Not quite cognizant, Talon held his trembling arm above his lap, watching blood drip onto his pants. Felsin returned with a gauze roll, hastily wrapping Talon’s arm, the white staining red with every loop of the cloth.
With an agonizing tug, Felsin fastened a tourniquet above his elbow. Talon found his voice. “What the hell are you doing here?”
“I followed your evoker.”
Talon’s evoker? He stared at Felsin, not understanding.
“The mirage in the rain.” Felsin hastily explained. “From the inn.”
Right. Just before they had been separated, he and Des had seen its reflections on the floor. But it had not deigned to appear.

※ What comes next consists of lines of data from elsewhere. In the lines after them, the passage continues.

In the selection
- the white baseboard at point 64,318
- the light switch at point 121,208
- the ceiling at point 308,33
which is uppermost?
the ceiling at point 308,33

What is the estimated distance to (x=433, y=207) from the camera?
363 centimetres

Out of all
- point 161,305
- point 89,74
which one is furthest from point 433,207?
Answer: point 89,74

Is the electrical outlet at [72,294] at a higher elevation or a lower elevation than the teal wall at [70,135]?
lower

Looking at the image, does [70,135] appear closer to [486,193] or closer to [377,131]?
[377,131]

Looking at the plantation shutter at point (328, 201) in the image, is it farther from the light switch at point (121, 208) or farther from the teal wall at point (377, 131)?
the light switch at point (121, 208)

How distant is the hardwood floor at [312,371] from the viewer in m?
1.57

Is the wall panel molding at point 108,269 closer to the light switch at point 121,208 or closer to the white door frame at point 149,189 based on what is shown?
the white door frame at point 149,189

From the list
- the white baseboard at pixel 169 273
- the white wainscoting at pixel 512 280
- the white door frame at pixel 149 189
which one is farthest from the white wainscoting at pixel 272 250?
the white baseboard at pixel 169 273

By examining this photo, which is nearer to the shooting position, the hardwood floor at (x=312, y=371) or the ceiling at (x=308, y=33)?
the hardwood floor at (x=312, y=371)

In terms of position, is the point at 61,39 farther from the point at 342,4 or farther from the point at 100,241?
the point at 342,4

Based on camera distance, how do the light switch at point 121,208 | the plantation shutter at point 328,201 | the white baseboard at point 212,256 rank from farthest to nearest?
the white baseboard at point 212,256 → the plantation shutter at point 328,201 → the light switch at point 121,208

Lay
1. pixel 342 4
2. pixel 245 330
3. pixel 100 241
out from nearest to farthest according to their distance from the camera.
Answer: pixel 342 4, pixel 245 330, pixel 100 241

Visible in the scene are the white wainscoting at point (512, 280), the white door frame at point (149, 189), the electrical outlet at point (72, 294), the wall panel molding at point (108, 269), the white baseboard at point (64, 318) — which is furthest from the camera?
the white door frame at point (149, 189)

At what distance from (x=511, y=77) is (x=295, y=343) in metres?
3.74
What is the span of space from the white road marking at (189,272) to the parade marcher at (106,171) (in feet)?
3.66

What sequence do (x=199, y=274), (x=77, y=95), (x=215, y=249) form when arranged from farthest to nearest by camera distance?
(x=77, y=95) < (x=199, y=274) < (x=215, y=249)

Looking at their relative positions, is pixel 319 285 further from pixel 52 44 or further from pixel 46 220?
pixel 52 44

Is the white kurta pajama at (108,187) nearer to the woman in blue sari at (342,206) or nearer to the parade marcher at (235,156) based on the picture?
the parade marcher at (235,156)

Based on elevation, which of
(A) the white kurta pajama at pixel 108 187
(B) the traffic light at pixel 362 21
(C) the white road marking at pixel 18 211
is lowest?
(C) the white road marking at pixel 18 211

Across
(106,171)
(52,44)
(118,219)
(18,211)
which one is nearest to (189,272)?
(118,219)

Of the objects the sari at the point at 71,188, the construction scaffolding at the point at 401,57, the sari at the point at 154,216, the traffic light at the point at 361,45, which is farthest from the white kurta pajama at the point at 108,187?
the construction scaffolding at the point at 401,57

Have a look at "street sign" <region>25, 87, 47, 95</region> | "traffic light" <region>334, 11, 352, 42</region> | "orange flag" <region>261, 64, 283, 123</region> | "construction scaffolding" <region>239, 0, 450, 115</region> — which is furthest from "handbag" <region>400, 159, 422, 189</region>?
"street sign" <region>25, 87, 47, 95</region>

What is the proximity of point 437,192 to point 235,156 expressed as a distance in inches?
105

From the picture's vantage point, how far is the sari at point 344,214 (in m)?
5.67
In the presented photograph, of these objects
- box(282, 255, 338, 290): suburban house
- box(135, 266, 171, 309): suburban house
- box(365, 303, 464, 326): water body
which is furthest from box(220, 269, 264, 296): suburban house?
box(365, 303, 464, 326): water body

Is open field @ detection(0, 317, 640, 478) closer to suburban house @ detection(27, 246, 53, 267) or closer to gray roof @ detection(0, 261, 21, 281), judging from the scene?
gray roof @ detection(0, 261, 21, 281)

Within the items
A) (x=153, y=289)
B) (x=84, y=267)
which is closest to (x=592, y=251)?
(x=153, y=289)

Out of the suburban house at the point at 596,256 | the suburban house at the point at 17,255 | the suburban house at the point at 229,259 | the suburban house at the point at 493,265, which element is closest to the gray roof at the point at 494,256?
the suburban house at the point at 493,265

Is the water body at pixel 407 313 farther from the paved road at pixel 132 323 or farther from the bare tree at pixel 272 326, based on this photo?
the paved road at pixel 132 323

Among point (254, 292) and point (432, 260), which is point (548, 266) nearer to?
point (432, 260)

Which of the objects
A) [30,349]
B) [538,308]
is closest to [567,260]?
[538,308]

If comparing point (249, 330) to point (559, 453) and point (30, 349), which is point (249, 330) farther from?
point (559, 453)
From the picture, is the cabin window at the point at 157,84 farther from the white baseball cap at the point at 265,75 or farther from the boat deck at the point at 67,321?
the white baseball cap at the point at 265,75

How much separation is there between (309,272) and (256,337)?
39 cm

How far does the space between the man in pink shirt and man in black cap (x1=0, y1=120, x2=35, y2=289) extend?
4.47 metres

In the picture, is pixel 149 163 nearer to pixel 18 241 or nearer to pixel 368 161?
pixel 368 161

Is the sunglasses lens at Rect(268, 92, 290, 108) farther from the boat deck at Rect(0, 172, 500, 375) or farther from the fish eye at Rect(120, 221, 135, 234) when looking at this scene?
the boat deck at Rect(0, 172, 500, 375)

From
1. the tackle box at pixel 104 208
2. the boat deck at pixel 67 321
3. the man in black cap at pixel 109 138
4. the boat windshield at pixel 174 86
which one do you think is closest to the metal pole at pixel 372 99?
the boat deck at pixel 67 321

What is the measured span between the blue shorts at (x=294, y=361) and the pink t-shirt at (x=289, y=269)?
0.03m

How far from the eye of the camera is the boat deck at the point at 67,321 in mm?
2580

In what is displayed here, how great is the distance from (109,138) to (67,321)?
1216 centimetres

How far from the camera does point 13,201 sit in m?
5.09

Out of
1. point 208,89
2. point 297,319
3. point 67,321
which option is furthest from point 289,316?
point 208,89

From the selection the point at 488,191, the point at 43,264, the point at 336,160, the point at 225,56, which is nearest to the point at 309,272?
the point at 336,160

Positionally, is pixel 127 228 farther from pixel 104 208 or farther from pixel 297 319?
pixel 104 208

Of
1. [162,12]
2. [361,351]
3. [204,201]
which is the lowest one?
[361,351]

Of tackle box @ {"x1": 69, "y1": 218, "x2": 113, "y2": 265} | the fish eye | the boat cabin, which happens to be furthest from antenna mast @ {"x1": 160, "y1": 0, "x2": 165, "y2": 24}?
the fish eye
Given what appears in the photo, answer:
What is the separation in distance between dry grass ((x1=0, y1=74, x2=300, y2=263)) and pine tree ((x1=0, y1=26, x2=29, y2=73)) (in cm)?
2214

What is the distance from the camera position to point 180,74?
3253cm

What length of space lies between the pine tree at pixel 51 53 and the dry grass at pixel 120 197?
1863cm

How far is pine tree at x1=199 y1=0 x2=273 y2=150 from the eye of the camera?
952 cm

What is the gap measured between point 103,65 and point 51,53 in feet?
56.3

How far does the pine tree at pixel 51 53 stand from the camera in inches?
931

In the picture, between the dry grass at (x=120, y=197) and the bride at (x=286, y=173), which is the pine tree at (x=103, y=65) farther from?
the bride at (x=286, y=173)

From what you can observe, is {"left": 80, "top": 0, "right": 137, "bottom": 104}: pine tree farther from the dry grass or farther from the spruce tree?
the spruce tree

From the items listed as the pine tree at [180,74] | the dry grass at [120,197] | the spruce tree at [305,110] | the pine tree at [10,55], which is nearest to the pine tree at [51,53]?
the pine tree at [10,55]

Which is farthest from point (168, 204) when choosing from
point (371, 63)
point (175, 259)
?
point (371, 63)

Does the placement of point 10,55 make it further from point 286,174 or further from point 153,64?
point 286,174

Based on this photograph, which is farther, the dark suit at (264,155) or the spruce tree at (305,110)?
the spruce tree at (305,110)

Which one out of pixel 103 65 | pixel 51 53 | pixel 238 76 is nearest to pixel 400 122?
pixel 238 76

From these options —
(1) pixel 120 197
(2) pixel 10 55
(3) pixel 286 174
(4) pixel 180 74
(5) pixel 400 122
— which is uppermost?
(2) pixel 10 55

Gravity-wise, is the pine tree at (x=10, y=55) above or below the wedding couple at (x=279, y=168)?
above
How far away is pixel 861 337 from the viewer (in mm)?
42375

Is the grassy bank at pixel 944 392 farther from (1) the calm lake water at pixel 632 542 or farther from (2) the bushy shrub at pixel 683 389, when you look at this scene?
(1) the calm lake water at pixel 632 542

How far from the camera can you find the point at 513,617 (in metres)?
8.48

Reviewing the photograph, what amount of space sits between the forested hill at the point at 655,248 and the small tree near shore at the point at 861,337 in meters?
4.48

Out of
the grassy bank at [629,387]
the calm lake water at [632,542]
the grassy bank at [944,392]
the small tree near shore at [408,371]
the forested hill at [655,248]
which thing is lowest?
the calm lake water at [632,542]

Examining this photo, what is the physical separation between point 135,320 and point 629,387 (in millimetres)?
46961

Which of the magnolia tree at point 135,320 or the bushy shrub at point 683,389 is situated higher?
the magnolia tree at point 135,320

Felsin tensed as a guard ran down the hall and burst through the open door. Seeing the corpse on the floor and the intruder standing beside Talon, the man drew his axe, shouting for backup before brandishing his weapon in Felsin’s direction.
Felsin pushed Talon to the right before diving left, a moment before the axe struck a cot with a metallic clang. Talon’s body felt like it weighed several tons as he spilled across the stone floors. A ringing incessantly buzzed in his ears, concealing all other sounds.
Gritting his teeth, Talon tried to pull himself up, raising his head in time to see the armored man turning his attention on the defenseless idiot sprawled on the floor. The axe swung above the guards’ steel helm, prepared to cleave Talon in half, but then his head snapped forward with a loud clang, and he froze. His axe slipped from his loosened grip, and it clattered to the floor as he dropped to his knees and fell to his side, dazed or dead.
Felsin stood behind him, fist raised and covered in hardened rock that crumbled away as he shook his hand in pain. Racing to Talon’s side, he pulled him to his feet.
“You,” Talon panted, “Look like you’ve done that before.”
“That’s what you’re worried about?” Felsin wrapped one of Talon’s arms around his shoulder, supporting his weight. “Where’s Des?”
“She’s-” Talon paused, tasting sweet liquid and blood. “How do you know that name?”
“Where is she?” Felsin repeated, ignoring the question.